======== Texte à analyser

Agriculture
Strip-till et semoirs directs remplacent herses et charrues

Le printemps approche et avec lui la saison des semis de maïs, de tournesol et de betteraves. Mais cette année, les charrues se feront plus rares et laisseront la place à de nouveaux outils de travail simplifié.

Strip-till et semoirs directs remplacent herses et charrues

«Le défi agronomique de demain? Augmenter les rendements, tout en diminuant les phytos. Le semis direct, pilier de l’agriculture de conservation, est une des réponses pour repousser ces limites techniques!» À Pampigny (VD), Jacky Bussy est l’un des premiers en Suisse à avoir franchi ce pas il y a une vingtaine d’années: adieu herses et charrues, déchaumeurs, chisels et autres décompacteurs. Le non-labour, c’est là la clé pour l’agriculteur vaudois. «Laisser le sol fonctionner en toute autonomie, le nourrir avec des engrais verts, mais ne plus le travailler en profondeur ni toucher à sa structure.» Aujourd’hui, outre son domaine d’une vingtaine d’hectares de grandes cultures, Jacky Bussy est parvenu à convaincre de nombreux producteurs de grandes cultures de faire de même et pratiquer le semis direct sur plus de 500 hectares au pied du Jura.

================
======== Enregistrements

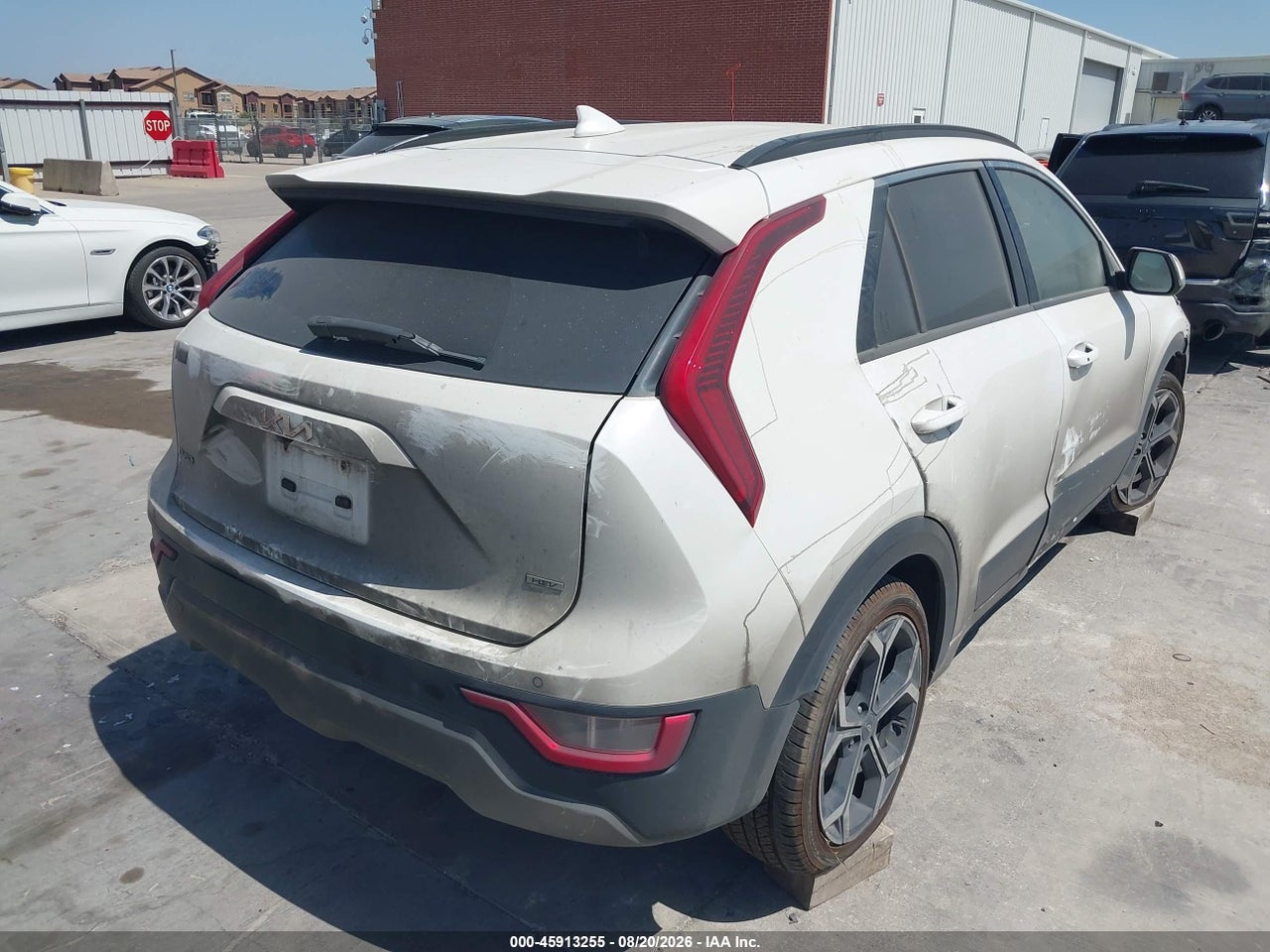 2023 KIA NIRO EX TOURING · 4/12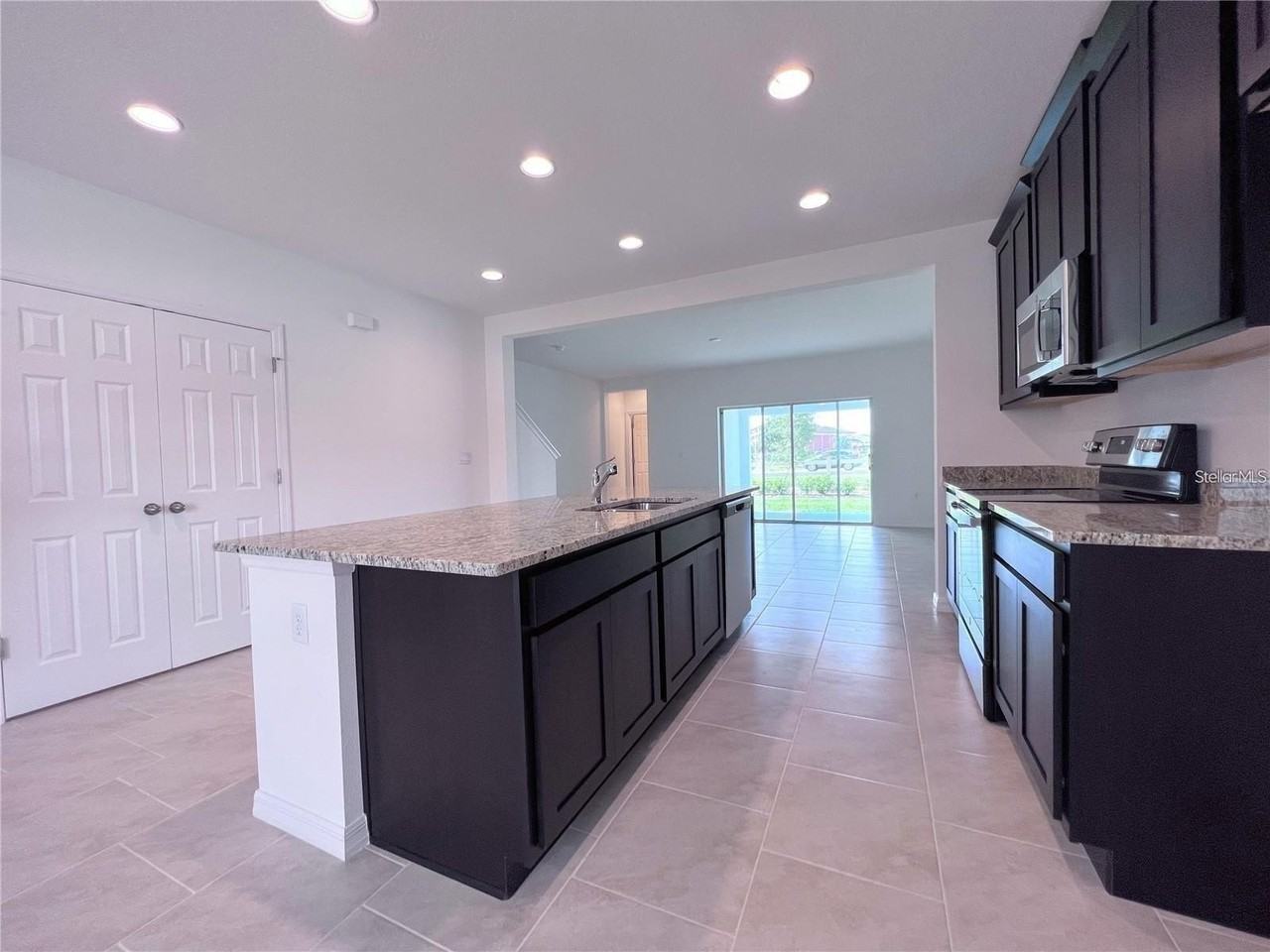 1222 Sand Torch Cir - Photo 4 of 19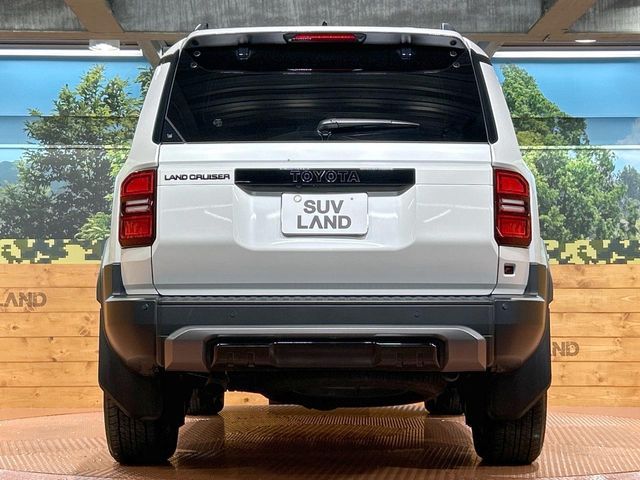 Toyota Land Cruiser 250 fotoğraf 16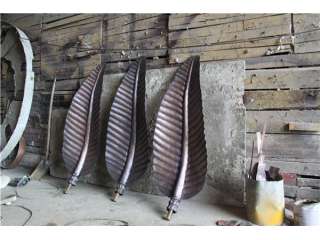 树叶造型锻铜雕塑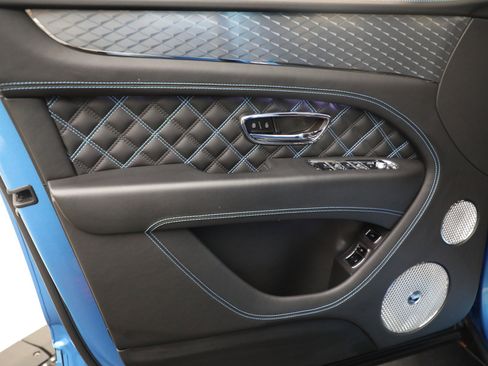 Certified 2021 Bentley Bentayga image 17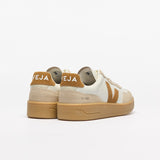 V-90 - Pure Camel Almond Natural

================

D'après le texte sur le semis direct, sur quelle surface les producteurs convaincus par Jacky Bussy pratiquent-ils cette technique ?

Sur plus de 500 hectares au pied du Jura.